**Excerpt to read**.
========================================================================

Find $\displaystyle \int \frac{dy}{(y)(y+3)}$.

Algebra: $\displaystyle \frac{1}{(y)(y+3)} = \frac{A}{y} + \frac{B}{y+3}$ for some constants $\displaystyle A$ and $\displaystyle B$ (it's the opposite of finding common demoninators.)

It's then straightforward to find $\displaystyle A$ and $\displaystyle B$:

$\displaystyle \frac{1}{(y)(y+3)} = \frac{A}{y} + \frac{B}{y+3}$ implies (clear demoninators)

$\displaystyle 1 = A(y+3) + By$, implies $\displaystyle 1 = (A+B)y+3A$ for all y, implies $\displaystyle A+B = 0, 3A = 1$.

Thus $\displaystyle A = \frac{1}{3}, B= \frac{-1}{3}$.

Thus $\displaystyle \frac{1}{(y)(y+3)} = \frac{A}{y} + \frac{B}{y+3} = \frac{\frac{1}{3}}{y} + \frac{\frac{-1}{3}}{y+3}$

Thus $\displaystyle \int \frac{dy}{(y)(y+3)} = \int \left( \frac{\frac{1}{3}}{y} + \frac{\frac{-1}{3}}{y+3} \right) dy$

$\displaystyle = \frac{1}{3} \int \frac{1}{y} dy + \frac{-1}{3} \int \frac{1}{y+3} dy$

$\displaystyle = \frac{1}{3} ln|y| - \frac{1}{3} ln|y+3| + C$

(And you could simplify more: $\displaystyle = ln\left( \left| \frac{y}{y+3}\right|^{1/3} \right) + C$)

========================================================================

**Records supplied**.
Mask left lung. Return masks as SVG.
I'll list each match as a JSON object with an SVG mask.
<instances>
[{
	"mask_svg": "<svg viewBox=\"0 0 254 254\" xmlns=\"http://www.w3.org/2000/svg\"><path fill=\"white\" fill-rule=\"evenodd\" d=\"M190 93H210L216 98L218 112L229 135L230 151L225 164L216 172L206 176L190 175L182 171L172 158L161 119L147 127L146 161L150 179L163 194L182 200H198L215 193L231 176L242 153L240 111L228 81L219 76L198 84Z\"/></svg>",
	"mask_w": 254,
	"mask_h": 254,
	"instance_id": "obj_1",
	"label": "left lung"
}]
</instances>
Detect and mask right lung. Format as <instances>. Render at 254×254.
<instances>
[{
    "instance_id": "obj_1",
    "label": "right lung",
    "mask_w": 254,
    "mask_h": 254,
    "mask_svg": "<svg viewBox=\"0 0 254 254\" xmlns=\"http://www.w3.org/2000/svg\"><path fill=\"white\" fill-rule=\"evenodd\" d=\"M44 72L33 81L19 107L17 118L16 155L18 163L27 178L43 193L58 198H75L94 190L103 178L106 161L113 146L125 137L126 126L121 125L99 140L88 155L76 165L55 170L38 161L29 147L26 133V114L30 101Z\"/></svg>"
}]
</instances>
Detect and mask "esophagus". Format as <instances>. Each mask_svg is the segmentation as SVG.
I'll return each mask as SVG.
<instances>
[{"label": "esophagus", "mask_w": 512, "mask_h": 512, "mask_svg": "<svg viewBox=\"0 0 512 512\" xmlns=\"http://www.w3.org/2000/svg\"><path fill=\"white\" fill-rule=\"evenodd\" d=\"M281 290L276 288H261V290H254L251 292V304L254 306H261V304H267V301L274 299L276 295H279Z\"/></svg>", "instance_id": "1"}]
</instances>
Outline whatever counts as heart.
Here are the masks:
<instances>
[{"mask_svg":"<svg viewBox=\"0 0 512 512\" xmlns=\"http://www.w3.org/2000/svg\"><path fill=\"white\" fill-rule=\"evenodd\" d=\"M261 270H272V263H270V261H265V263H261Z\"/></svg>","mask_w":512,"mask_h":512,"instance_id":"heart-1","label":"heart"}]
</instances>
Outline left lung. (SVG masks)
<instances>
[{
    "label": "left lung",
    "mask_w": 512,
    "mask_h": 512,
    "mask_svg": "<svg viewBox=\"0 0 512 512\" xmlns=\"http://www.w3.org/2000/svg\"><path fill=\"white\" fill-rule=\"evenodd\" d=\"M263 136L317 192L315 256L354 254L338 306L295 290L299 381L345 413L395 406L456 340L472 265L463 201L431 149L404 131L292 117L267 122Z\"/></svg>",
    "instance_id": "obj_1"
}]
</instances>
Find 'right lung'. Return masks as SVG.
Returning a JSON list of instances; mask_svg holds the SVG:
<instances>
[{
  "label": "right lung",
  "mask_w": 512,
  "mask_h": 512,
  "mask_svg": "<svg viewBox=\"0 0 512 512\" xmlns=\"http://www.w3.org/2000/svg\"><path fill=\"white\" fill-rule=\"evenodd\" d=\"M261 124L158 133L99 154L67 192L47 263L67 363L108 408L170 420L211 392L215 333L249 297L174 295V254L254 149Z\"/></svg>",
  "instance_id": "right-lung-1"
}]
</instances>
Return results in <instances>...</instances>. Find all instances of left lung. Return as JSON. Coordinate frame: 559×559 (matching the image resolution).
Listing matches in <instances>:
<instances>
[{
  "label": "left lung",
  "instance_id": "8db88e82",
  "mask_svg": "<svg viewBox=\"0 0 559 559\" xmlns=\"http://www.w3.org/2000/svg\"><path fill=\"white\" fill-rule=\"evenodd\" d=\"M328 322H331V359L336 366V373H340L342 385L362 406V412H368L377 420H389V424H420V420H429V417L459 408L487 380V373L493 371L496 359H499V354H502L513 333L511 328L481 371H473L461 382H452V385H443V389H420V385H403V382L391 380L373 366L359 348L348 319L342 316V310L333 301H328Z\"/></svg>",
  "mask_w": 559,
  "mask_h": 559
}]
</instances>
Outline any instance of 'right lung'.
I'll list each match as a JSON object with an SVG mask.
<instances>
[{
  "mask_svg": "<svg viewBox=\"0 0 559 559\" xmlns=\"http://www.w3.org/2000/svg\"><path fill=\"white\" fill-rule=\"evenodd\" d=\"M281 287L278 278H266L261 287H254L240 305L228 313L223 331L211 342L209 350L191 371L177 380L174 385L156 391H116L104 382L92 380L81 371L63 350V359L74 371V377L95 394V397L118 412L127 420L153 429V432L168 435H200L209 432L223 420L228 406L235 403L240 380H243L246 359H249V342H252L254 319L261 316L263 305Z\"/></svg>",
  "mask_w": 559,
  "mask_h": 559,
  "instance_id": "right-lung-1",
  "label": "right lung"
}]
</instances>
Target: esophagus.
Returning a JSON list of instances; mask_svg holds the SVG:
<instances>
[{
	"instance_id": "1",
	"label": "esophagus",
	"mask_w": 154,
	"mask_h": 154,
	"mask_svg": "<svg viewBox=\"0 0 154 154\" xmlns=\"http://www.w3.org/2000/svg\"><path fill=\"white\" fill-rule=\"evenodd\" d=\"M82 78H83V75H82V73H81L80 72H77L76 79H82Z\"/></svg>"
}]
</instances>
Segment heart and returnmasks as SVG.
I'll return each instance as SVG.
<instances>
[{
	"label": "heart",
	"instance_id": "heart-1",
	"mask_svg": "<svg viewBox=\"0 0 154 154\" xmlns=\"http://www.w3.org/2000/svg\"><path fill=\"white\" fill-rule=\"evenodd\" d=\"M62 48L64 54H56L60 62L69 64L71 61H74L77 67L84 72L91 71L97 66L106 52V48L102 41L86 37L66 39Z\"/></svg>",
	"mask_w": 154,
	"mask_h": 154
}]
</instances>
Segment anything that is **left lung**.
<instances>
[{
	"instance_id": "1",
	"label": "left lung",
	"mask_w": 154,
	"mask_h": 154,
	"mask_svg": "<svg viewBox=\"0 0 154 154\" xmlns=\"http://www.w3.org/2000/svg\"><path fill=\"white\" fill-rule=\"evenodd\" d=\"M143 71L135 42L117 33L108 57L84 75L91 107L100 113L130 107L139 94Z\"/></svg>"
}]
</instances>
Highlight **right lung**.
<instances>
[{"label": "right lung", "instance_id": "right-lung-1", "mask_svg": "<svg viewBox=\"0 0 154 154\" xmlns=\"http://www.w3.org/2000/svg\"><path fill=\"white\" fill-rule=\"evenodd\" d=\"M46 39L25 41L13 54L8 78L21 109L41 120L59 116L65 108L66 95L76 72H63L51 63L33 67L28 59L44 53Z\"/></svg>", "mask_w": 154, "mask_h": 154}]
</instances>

========================================================================

**Actions to take**.
[1] In the integration excerpt, what justifies concluding that A + B = 0 and 3A = 1? Answer in one to three sentences.
[2] Please list every equation in the line of the integration excerpt that begins "1 = A(y+3) + By".

**Responses to the tasks**.
[1] The step rests on the equation 1 = (A+B)y + 3A holding for all y. From that, the excerpt concludes that A + B = 0 and 3A = 1.

[2]
- 1 = A(y+3) + By
- 1 = (A+B)y + 3A
- A + B = 0
- 3A = 1